Dell Solutions for Azure Stack HCI stretched clusters offer distinct network topologies that are validated with the following stretched cluster configurations:
- Basic configuration
- High throughput configuration
Basic configuration sees a network topology that requires minimal changes to a traditional single-site Azure Stack HCI configuration. This configuration uses a single network/fabric for management, VM, and replication traffic, keeping host networking simple. The customer network team must configure quality of service (QoS) on an external firewall or routers to throttle inter-site bandwidth and thereby ensure that Replica/VM traffic does not saturate the Management network.
High throughput configuration suits customer environments that are dense and involves higher write IOPs compared to a basic configuration. This configuration requires a dedicated channel (network interface cards (NICs) or fabric) for Replica traffic (using SMB-Multichannel). This network topology should be used only if inter-site bandwidth is higher than 10 Gbps. The network team must configure multiple static routes on the host to ensure that Replica traffic uses the dedicated channel that has been created for it. If the customer environment does not use Border Gateway Protocol (BGP) at the ToR layer, static routes are needed on the L2/L3 to ensure that the Replica networks reach the intended destination. Subsequent sections of this guide provide more information about the expectations of customer networking teams.

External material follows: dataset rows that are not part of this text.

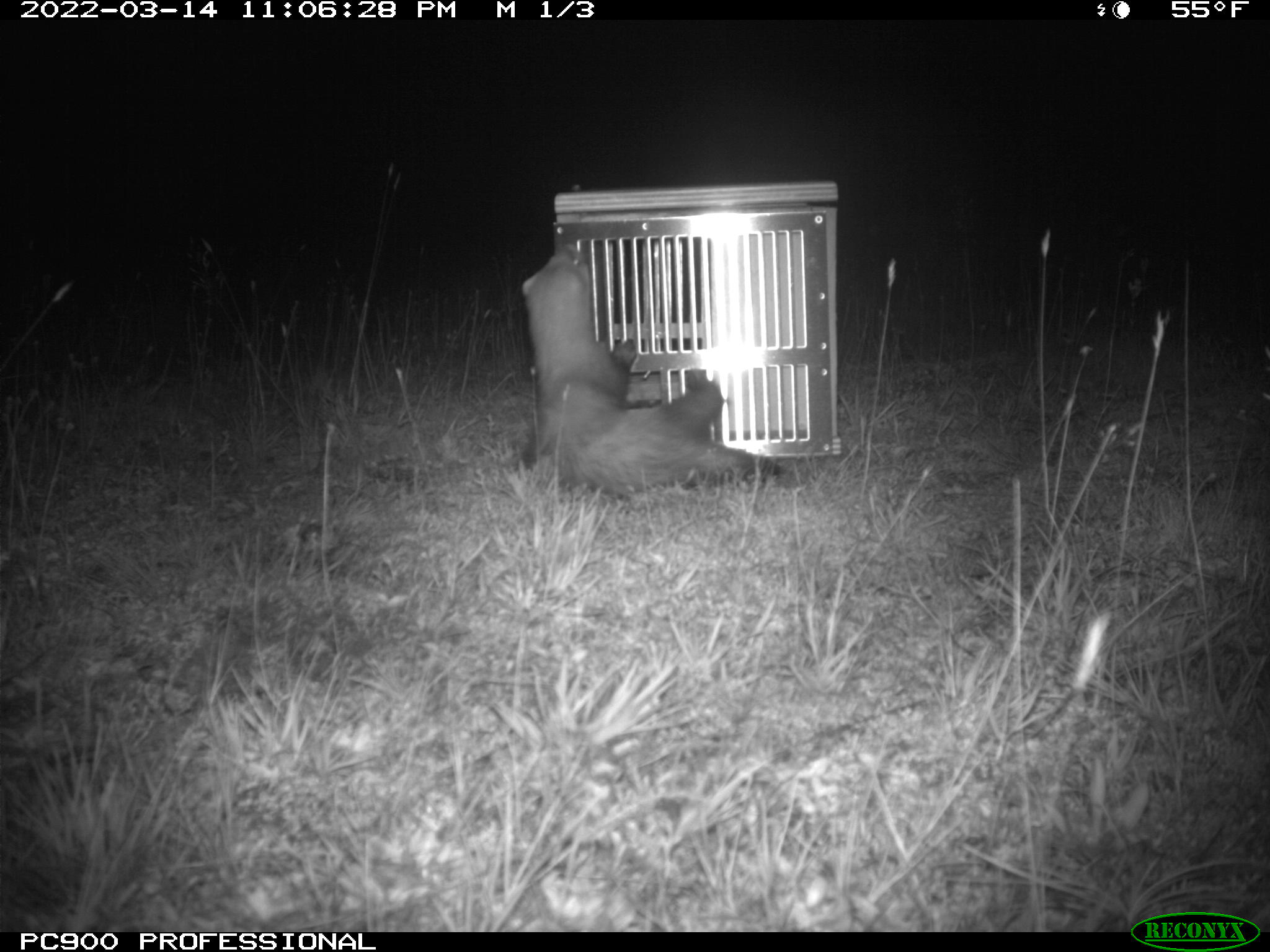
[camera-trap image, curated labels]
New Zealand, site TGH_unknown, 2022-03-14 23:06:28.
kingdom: Animalia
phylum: Chordata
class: Mammalia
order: Carnivora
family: Mustelidae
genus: Mustela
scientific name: Mustela furo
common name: ferret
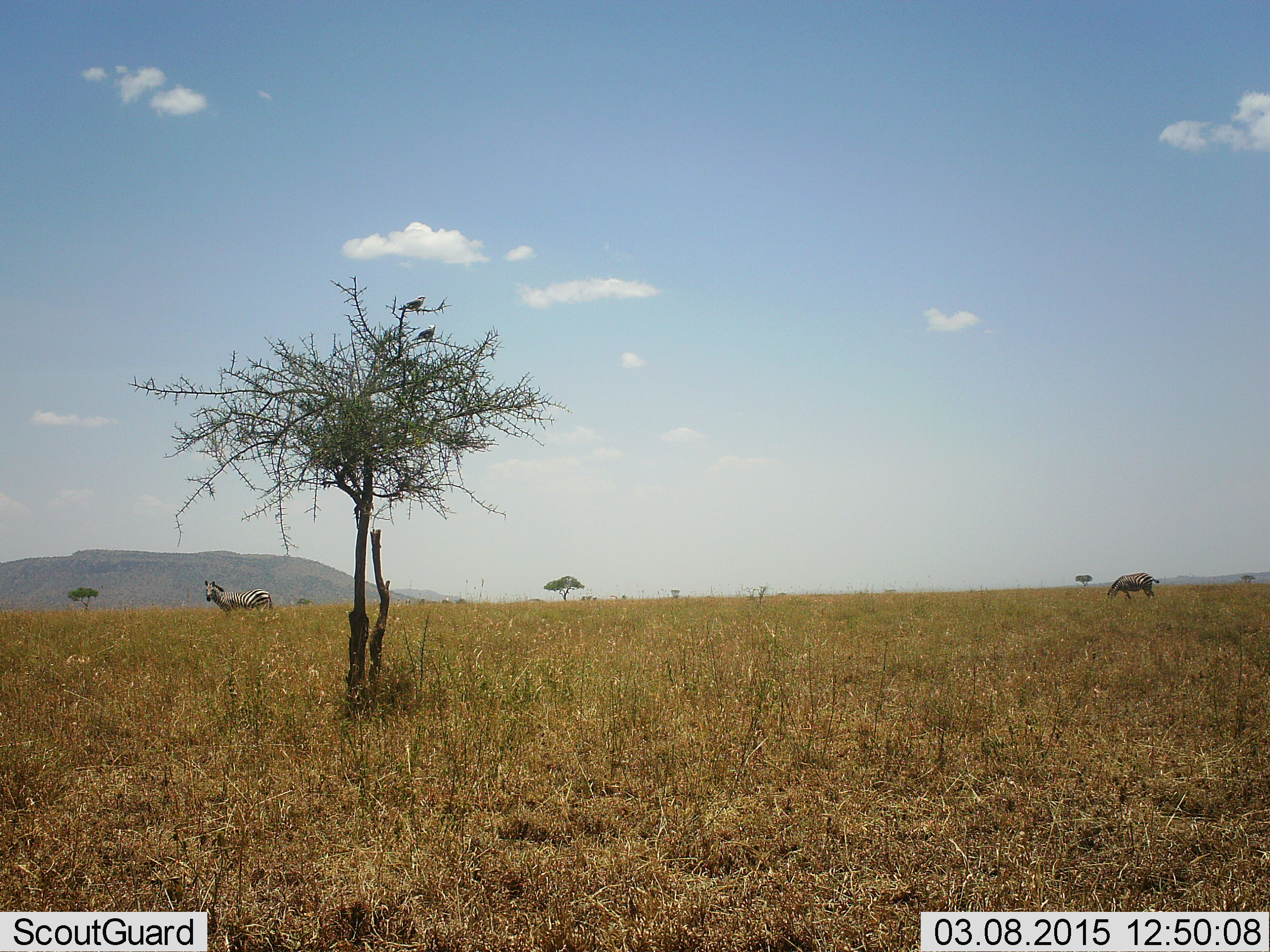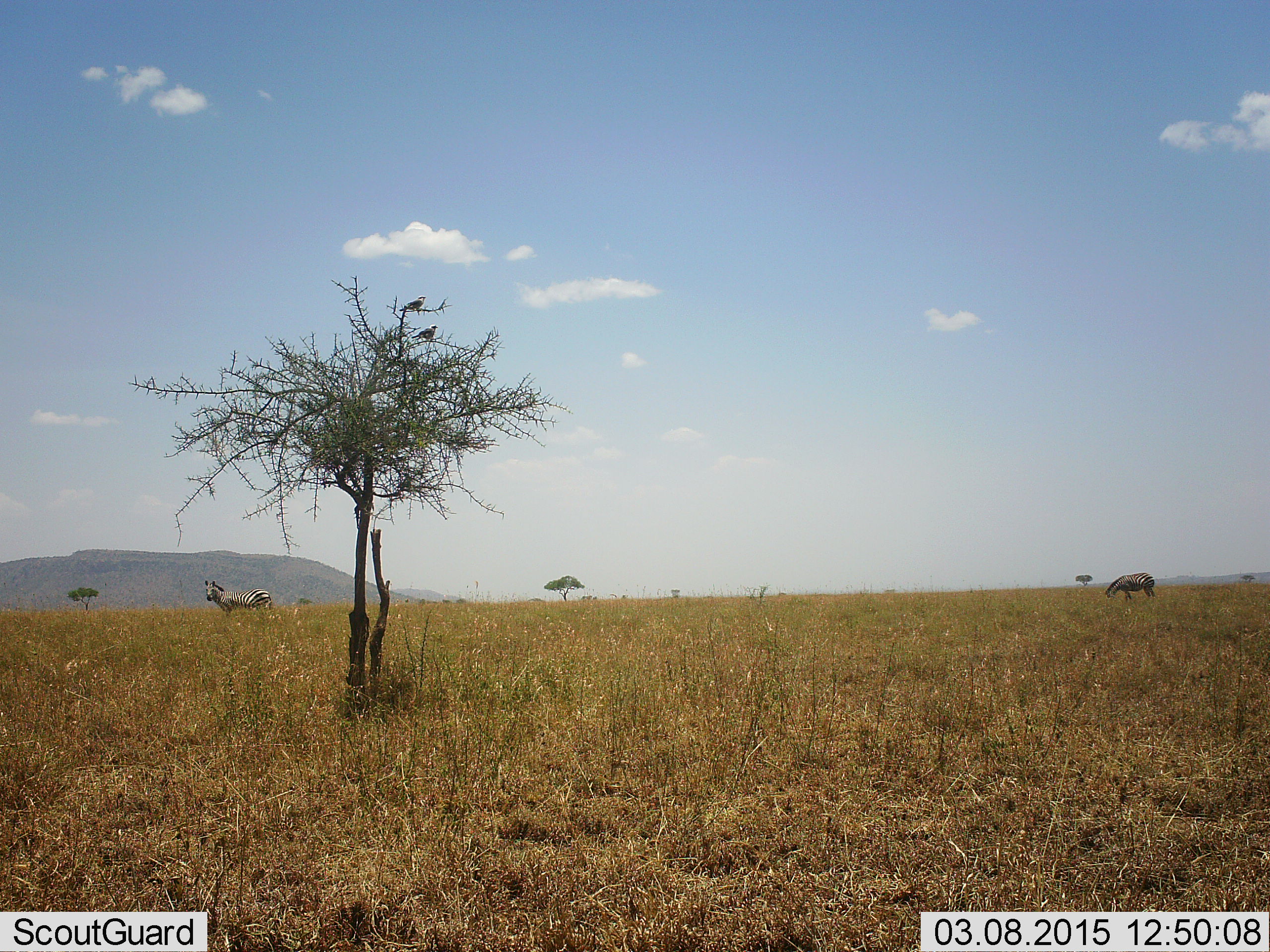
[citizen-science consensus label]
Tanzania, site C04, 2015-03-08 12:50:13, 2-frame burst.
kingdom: Animalia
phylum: Chordata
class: Mammalia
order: Perissodactyla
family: Equidae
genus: Equus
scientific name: Equus quagga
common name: plains zebra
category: zebra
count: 2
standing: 84%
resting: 0%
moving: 16%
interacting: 0%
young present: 0%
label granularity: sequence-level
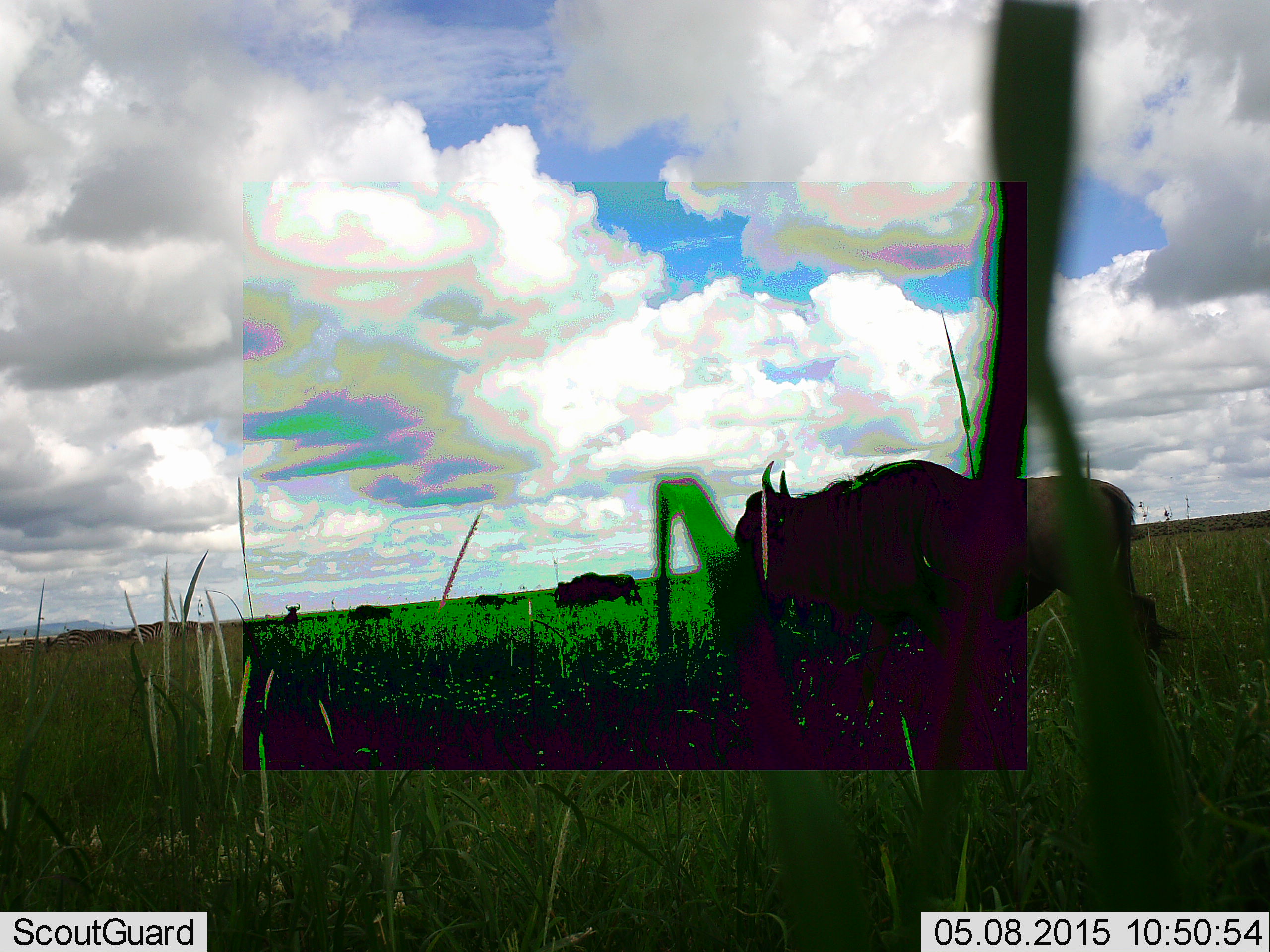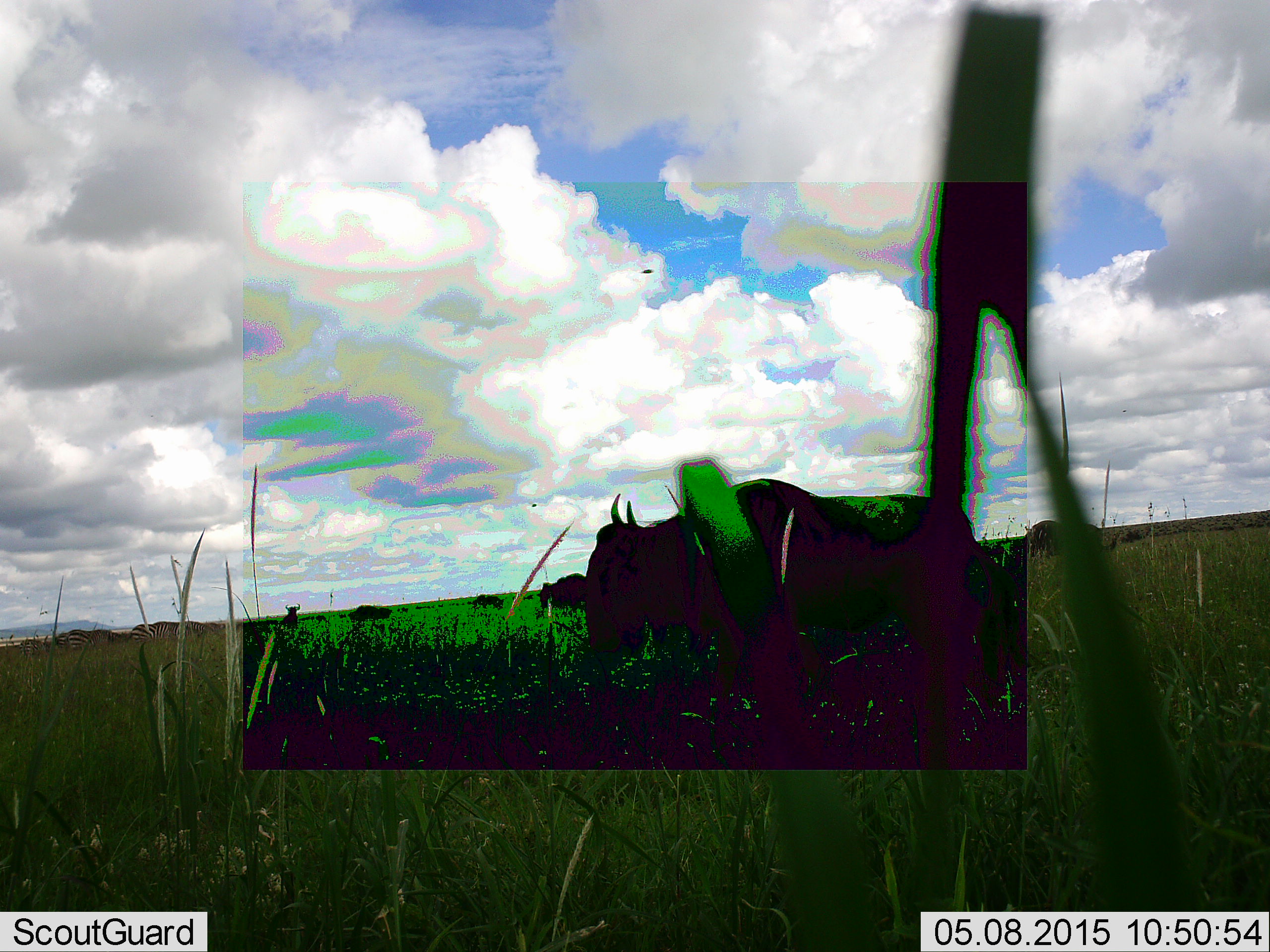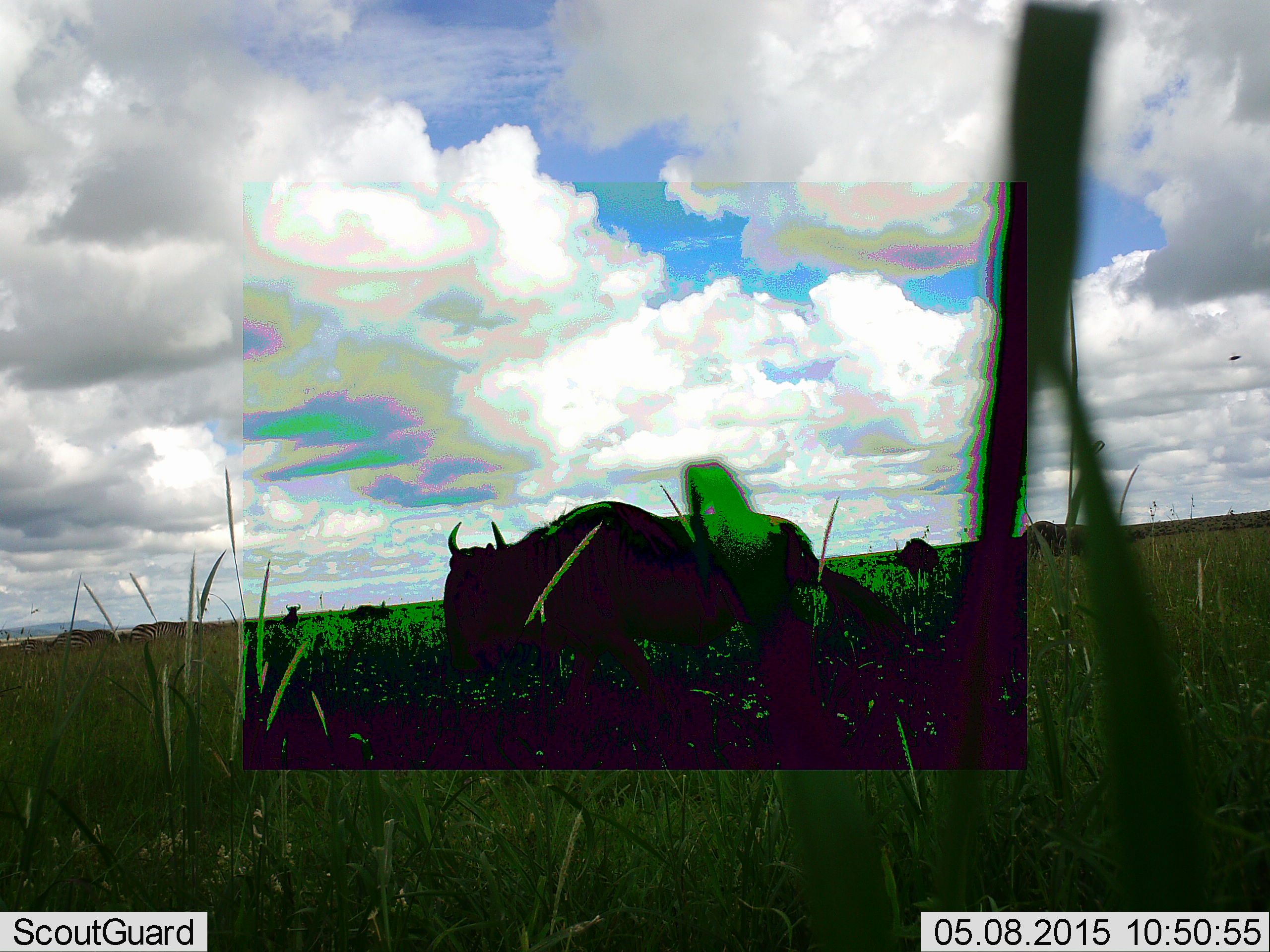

A stretched cluster environment has two storage pools, one per site. In both topologies described in the preceding section, storage traffic requires Remote Direct Memory Access (RDMA) to transfer data between nodes within the same site. Because Storage and Replica traffic produces heavy throughput on an all-flash or NVMe configuration, we recommend that you keep the Storage traffic on separate redundant physical NICs.
This table shows the types of traffic, the protocol used, and the recommended bandwidth:
Types of traffic | Protocol used | Recommended bandwidth |
Management | TCP | 1/10/25 Gb |
Replica | TCP | 1/10/25 Gb |
Intra-site storage | RDMA | 10/25 Gb |
Compute Network | TCP | 10/25 Gb |
Here are some hovers over consider about network configuration:
- Management traffic uses Transmission Control Protocol (TCP). Because management traffic uses minimal bandwidth, it can be combined with Storage Replica traffic or even use the LOM, OCP, or rNDC ports.
- VM Compute traffic can be combined with management traffic.
- Inter-site Live Migration traffic uses the same network as Storage Replica.
- Storage Replica uses TCP as RDMA is not supported for replica traffic over L3 or WAN links. Depending on the bandwidth and latency between sites and the throughput requirements of the cluster, consider using separate redundant physical NICs for Storage Replica traffic.